- [REQUIRED TASK]:
Print the listing that follows, character for character.

[Data listing]
━━━━━━━━━━
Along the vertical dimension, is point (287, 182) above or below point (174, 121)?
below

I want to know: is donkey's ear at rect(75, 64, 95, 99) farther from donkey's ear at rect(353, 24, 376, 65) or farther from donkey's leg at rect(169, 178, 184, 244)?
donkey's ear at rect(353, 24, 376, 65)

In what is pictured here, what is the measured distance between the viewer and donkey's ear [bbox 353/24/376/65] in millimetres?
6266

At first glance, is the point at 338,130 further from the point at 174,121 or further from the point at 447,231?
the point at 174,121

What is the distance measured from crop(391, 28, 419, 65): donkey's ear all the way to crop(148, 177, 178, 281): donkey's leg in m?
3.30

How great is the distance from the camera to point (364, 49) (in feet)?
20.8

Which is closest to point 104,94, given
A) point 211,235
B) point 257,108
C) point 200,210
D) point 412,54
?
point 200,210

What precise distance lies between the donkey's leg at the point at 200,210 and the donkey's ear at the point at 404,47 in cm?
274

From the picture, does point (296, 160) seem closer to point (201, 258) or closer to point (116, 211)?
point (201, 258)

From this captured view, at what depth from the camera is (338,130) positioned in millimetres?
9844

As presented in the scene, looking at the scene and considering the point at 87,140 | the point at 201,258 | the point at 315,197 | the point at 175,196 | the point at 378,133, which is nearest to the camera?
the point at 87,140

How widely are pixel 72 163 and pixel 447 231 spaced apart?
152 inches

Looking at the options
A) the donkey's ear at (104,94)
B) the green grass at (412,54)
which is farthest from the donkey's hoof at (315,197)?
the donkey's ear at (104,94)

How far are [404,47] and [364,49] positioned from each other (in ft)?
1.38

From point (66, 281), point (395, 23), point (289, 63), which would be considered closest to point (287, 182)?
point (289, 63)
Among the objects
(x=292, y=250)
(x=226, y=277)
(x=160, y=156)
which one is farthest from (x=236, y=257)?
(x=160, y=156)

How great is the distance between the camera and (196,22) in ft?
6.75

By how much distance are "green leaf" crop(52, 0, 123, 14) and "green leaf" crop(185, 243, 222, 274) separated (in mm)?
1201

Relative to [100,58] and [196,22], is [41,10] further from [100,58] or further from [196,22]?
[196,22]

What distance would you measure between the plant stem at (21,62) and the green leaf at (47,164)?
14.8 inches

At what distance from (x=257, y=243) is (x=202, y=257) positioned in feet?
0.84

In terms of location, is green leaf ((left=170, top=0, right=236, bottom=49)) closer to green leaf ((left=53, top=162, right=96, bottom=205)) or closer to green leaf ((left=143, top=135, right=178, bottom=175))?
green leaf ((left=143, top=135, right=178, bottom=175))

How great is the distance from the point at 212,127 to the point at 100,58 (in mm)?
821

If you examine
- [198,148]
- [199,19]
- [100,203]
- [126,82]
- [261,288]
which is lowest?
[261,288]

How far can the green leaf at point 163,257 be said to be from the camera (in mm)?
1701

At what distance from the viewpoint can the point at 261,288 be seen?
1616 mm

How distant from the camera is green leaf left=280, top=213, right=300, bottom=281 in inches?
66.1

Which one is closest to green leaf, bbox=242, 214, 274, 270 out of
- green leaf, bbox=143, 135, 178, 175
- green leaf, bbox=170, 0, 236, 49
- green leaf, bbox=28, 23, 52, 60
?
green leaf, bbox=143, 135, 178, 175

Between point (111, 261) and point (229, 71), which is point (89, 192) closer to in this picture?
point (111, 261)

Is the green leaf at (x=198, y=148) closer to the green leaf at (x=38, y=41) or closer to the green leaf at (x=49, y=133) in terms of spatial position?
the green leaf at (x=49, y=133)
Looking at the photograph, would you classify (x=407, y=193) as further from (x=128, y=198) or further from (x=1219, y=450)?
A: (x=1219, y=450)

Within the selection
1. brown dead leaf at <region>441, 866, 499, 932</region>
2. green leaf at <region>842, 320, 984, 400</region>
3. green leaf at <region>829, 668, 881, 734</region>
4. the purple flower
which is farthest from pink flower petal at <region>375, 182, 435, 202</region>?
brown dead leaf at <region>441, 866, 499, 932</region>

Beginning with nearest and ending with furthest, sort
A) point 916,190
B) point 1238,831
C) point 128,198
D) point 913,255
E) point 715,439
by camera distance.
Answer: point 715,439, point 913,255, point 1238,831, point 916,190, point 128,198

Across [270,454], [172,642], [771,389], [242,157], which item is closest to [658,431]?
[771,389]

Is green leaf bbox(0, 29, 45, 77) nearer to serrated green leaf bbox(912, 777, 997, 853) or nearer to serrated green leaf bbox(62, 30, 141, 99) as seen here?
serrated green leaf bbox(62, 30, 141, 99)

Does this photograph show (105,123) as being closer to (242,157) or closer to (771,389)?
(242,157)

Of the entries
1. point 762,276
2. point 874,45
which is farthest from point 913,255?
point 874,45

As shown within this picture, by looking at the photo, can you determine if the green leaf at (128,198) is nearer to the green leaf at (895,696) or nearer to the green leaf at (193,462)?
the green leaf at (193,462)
━━━━━━━━━━
- [TASK OUTPUT]:
Along the vertical dimension, is point (287, 182) above or below point (174, 121)?
below

I want to know: is donkey's ear at rect(75, 64, 95, 99) farther from donkey's ear at rect(353, 24, 376, 65) or farther from donkey's leg at rect(169, 178, 184, 244)?
donkey's ear at rect(353, 24, 376, 65)

In what is pictured here, what is the measured distance between the viewer and donkey's ear [bbox 353/24/376/65] in millimetres?
6266

At first glance, is the point at 338,130 further from the point at 174,121 or further from the point at 447,231?
the point at 174,121

What is the distance measured from crop(391, 28, 419, 65): donkey's ear all the way to crop(148, 177, 178, 281): donkey's leg in m?
3.30

How great is the distance from the camera to point (364, 49) (in feet)?
20.8

Which is closest to point 104,94, given
A) point 211,235
B) point 257,108
C) point 200,210
D) point 412,54
?
point 200,210

What precise distance lies between the donkey's leg at the point at 200,210 and the donkey's ear at the point at 404,47 in cm?
274

From the picture, does point (296, 160) seem closer to point (201, 258) or closer to point (116, 211)?
point (201, 258)

From this captured view, at what depth from the camera is (338,130) positioned in millimetres?
9844

As presented in the scene, looking at the scene and considering the point at 87,140 | the point at 201,258 | the point at 315,197 | the point at 175,196 | the point at 378,133, which is nearest to the camera?
the point at 87,140

How widely are pixel 72 163 and pixel 447 231 spaced apart?
152 inches

Looking at the options
A) the donkey's ear at (104,94)
B) the green grass at (412,54)
which is farthest from the donkey's hoof at (315,197)?
the donkey's ear at (104,94)

How far are [404,47] and [364,49] positioned from each other (in ft)?
1.38

From point (66, 281), point (395, 23), point (289, 63), which would be considered closest to point (287, 182)?
point (289, 63)
Among the objects
(x=292, y=250)
(x=226, y=277)
(x=160, y=156)
which one is farthest from (x=236, y=257)?
(x=160, y=156)

How great is the distance between the camera and (196,22) in ft?
6.75

By how much distance are "green leaf" crop(52, 0, 123, 14) and "green leaf" crop(185, 243, 222, 274) separated (in mm)?
1201

Relative to [100,58] and [196,22], is [41,10] further from [100,58] or further from [196,22]?
[196,22]

What distance would you measure between the plant stem at (21,62) and the green leaf at (47,164)?
14.8 inches

At what distance from (x=257, y=243) is (x=202, y=257) positioned in feet?
0.84

In terms of location, is green leaf ((left=170, top=0, right=236, bottom=49)) closer to green leaf ((left=53, top=162, right=96, bottom=205)) or closer to green leaf ((left=143, top=135, right=178, bottom=175))?
green leaf ((left=143, top=135, right=178, bottom=175))

How great is the distance from the point at 212,127 to the point at 100,58 (in mm)?
821

If you examine
- [198,148]
- [199,19]
- [100,203]
- [126,82]
- [261,288]
which is lowest?
[261,288]

How far can the green leaf at point 163,257 be said to be from the camera (in mm)?
1701

At what distance from the viewpoint can the point at 261,288 be seen?
1616 mm

How distant from the camera is green leaf left=280, top=213, right=300, bottom=281 in inches?
66.1

Which one is closest to green leaf, bbox=242, 214, 274, 270 out of
- green leaf, bbox=143, 135, 178, 175
- green leaf, bbox=170, 0, 236, 49
- green leaf, bbox=28, 23, 52, 60
?
green leaf, bbox=143, 135, 178, 175

Between point (111, 261) and point (229, 71), which is point (89, 192) closer to in this picture?
point (111, 261)

Is the green leaf at (x=198, y=148) closer to the green leaf at (x=38, y=41) or closer to the green leaf at (x=49, y=133) in terms of spatial position?
the green leaf at (x=49, y=133)
Looking at the photograph, would you classify (x=407, y=193) as further from (x=128, y=198) or further from (x=1219, y=450)?
A: (x=1219, y=450)

Within the selection
1. brown dead leaf at <region>441, 866, 499, 932</region>
2. green leaf at <region>842, 320, 984, 400</region>
3. green leaf at <region>829, 668, 881, 734</region>
4. the purple flower
which is farthest from pink flower petal at <region>375, 182, 435, 202</region>?
brown dead leaf at <region>441, 866, 499, 932</region>

Beginning with nearest and ending with furthest, sort
A) point 916,190
B) point 1238,831
C) point 128,198
D) point 913,255
E) point 715,439
by camera distance.
Answer: point 715,439, point 913,255, point 1238,831, point 916,190, point 128,198

Across [270,454], [172,642], [771,389], [242,157], which item is closest to [658,431]?
[771,389]

Is green leaf bbox(0, 29, 45, 77) nearer to serrated green leaf bbox(912, 777, 997, 853) or nearer to serrated green leaf bbox(62, 30, 141, 99) as seen here?
serrated green leaf bbox(62, 30, 141, 99)

Does this photograph show (105,123) as being closer to (242,157) or closer to (771,389)?
(242,157)

Of the entries
1. point 762,276
2. point 874,45
which is farthest from point 913,255?
point 874,45

As shown within this picture, by looking at the photo, can you determine if the green leaf at (128,198) is nearer to the green leaf at (895,696) or nearer to the green leaf at (193,462)?
the green leaf at (193,462)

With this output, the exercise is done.